Reading passage:
↓

Optimum Formula: After developing the polynomial equations for the responses EE% and % drug released after 6 hrs with the independent variables, the formulation was optimized for the responses EE% and % drug released at 6 hrs. Optimization was performed to find out the level of independent variables (X₁, X₂, and X₃) that would yield a maximum value of EE% and controlled release of drug.

RESULTS AND DISCUSSION: Proniosomes-derived niosomes were observed under a microscope to examine their morphology. Multilamellar niosomes with an aqueous core were   observed to be mostly spherical, with a few being slightly elongated (figure 1).

FIG. 1:  OPTICAL PHOTOMICROGRAPH OF PRONIOSOMES-DERIVED NIOSOMES

Data analysis: A Box-Behnken experimental design with 3 independent variables at 3 different levels was used to study the effects on dependent variables. All the batches of proniosomes within the experimental design yielded niosomes on hydration, and these were evaluated for the entrapment efficiency (EE %) and % drug released at 6 hrs. A Box-Behnken experimental design has the advantage of requiring fewer experiments (15 batches) than would a full factorial design (27 batches).

Transformed values of all the batches along with their results are shown in table 2. Batches 4, 8, and 12 had the highest EE% (> 70%). Tables 3, 4 show the observed and predicted values with residuals and percent error of responses for all the batches. Figures 2-4 indicate the in-vitro release of KP from niosomes prepared by hydration of proniosomal powders.

FIG. 2: IN-VITRO DRUG RELEASE OF KETOPROFEN FROM NIOSOMES PREPARED BY HYDRATION OF PRONIOSOMES POWDER FOR BATCHES 1-5

FIG. 3: IN-VITRO DRUG RELEASE OF KETOPROFEN FROM NIOSOMES PREPARED BY HYDRATION OF PRONIOSOMES POWDER FOR BATCHES 6-10.

FIG. 4: IN-VITRO DRUG RELEASE OF KETOPROFEN FROM NIOSOMES PREPARED BY HYDRATION OF PRONIOSOMES POWDER FOR BATCHES 11-15

TABLE 2: OBSERVED RESPONSES IN BOX-BEHNKEN EXPERIMENTAL DESIGN FOR KETOPROFEN PRONIOSOMES

The EE% (dependent variable) obtained at various levels of the 3 independent variables (X₁, X₂, and X₃) was subjected to multiple regressions to fit the response with the experimental data ¹⁷ and to yield a second-order polynomial equation (full model):

EE% = 56.27 + 5.17 X₁ + 11.66 X₂ + 7.27 X₃ + 4.49 X₁ X₂+ 1.79 X₁ X₃ -3.15 X₂ X₃+ 2.08 X₁²+ 3.10 X₂²+ 0.61 X₃²                  (2)

The value of the correlation coefficient (r²) of Equation 2 was found to be 0.9735, indicating good fit. The analysis of variance for the three variables (cholesterol concentration (%), total lipid concentration (µmole), and total drug concentration (mg)) indicated that the responses could be well described by the polynomial model with a relatively high coefficient of determination. The statistical analysis of the full model in table 5 shows that the independent variables had a significant effect on the responses.

↑

Extracted material:
↓

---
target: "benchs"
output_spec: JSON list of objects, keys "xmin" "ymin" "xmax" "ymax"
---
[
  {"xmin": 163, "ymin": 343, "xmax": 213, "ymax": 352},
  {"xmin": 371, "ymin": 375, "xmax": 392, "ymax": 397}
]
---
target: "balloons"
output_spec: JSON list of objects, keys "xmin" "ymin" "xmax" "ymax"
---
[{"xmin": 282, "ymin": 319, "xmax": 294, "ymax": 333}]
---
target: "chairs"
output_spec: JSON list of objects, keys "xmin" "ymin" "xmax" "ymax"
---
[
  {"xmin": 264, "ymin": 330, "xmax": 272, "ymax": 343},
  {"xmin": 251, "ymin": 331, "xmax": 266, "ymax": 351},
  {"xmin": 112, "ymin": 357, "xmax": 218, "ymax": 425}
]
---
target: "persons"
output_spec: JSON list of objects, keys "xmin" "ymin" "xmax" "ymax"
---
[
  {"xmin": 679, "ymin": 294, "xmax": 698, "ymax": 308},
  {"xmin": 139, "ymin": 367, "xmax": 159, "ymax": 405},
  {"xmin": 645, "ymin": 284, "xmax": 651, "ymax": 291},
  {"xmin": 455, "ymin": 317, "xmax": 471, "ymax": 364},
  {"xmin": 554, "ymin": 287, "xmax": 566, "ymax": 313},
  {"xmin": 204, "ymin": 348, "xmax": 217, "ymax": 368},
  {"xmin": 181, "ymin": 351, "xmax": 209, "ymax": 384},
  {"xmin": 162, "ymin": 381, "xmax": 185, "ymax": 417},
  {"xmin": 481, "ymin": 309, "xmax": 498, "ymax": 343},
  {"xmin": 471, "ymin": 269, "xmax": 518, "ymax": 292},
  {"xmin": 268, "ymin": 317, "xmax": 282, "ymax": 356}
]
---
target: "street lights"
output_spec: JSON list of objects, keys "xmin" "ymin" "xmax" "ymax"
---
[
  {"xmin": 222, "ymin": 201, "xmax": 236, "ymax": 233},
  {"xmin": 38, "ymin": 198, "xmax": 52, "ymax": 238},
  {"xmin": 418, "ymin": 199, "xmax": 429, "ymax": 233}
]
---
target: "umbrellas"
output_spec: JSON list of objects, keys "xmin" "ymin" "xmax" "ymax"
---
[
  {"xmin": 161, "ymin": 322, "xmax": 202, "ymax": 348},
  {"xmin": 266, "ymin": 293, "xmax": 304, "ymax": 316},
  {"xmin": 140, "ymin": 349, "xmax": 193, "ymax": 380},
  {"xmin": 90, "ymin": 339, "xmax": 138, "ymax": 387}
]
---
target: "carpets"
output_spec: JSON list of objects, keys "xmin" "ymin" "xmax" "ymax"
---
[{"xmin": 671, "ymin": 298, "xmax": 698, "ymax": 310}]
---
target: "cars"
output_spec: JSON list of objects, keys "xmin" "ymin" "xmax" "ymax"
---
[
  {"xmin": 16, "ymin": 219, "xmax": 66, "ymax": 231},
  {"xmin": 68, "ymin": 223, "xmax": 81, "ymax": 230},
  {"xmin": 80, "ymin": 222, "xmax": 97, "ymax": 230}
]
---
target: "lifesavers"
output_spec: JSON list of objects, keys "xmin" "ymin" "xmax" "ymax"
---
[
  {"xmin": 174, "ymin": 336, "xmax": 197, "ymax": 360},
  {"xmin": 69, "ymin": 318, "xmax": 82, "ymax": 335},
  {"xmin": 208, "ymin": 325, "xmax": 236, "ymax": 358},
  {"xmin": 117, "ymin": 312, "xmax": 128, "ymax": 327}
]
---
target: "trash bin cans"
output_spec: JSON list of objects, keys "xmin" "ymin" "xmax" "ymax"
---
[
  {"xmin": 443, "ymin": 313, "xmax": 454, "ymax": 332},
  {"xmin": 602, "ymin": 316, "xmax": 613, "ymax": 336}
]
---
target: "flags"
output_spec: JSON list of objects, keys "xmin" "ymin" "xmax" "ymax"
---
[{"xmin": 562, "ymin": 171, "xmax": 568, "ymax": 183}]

↑

Exercise set:
- a) Answer these questions from the ketoprofen proniosome text:
(i) How many batches does the Box-Behnken design require, and how many would a full factorial design need?
(ii) Which batches had the highest EE%?
(iii) What was the correlation coefficient (r²) of Equation 2?
- b) From the ketoprofen proniosome text, quote the part between "FIG. 4: IN-VITRO" and "0.61 X₃²                  (2)", inclusive.
- c) Extend the ketoprofen proniosome text, picking up after its last sentence.

Task responses:
- a)
(i) 15 batches for the Box-Behnken design, and 27 for a full factorial design.
(ii) Batches 4, 8, and 12 (> 70%).
(iii) 0.9735.

- b)
FIG. 4: IN-VITRO DRUG RELEASE OF KETOPROFEN FROM NIOSOMES PREPARED BY HYDRATION OF PRONIOSOMES POWDER FOR BATCHES 11-15

TABLE 2: OBSERVED RESPONSES IN BOX-BEHNKEN EXPERIMENTAL DESIGN FOR KETOPROFEN PRONIOSOMES

The EE% (dependent variable) obtained at various levels of the 3 independent variables (X₁, X₂, and X₃) was subjected to multiple regressions to fit the response with the experimental data ¹⁷ and to yield a second-order polynomial equation (full model):

EE% = 56.27 + 5.17 X₁ + 11.66 X₂ + 7.27 X₃ + 4.49 X₁ X₂+ 1.79 X₁ X₃ -3.15 X₂ X₃+ 2.08 X₁²+ 3.10 X₂²+ 0.61 X₃²                  (2)

- c)
The EE% values measured for the different batches showed wide variation (i.e., values ranged from a minimum of 39.59 to a maximum of 85.11). The results clearly indicate that the EE% value is strongly affected by the variables selected for the study. This is also reflected by the wide range of values for coefficients of the terms of equation 2. The main effects of X₁, X₂, and X₃ represent the average result of changing one variable at a time from its low level to its high level. The interaction terms (X₁X₂, X₁X₃, X₂X₃, X₁², X₂², and X₃²) show how the EE% changes when 2 variables are simultaneously changed.

The positive coefficients for all 3 independent variables indicate a favorable effect on the EE% (synergistic effect), while the negative coefficients for the interactions between 2 variables (X₂X₃) indicate an unfavorable effect on the EE% (antagonistic effect). The standardized effect of the independent variables and their interaction on the dependent variable was investigated by preparing a Pareto chart (figure 5), which depicts the main effect of the independent variables and interactions with their relative significance on the EE%. The length of each bar in the chart indicates the standardized effect of that factor on the response. The small coefficients for these terms in equation 2 indicate that these terms contribute the least in prediction of EE%.

Hence, these terms are omitted from the full model to obtain a reduced second-order polynomial equation (equation 3) by multiple regression of the EE% and the significant terms (P <0.05) of equation 2: EE% = 56.27 + 5.17 X₁ + 11.66 X₂ + 7.27 X₃ + 4.49 X₁ X₂…………………   (3)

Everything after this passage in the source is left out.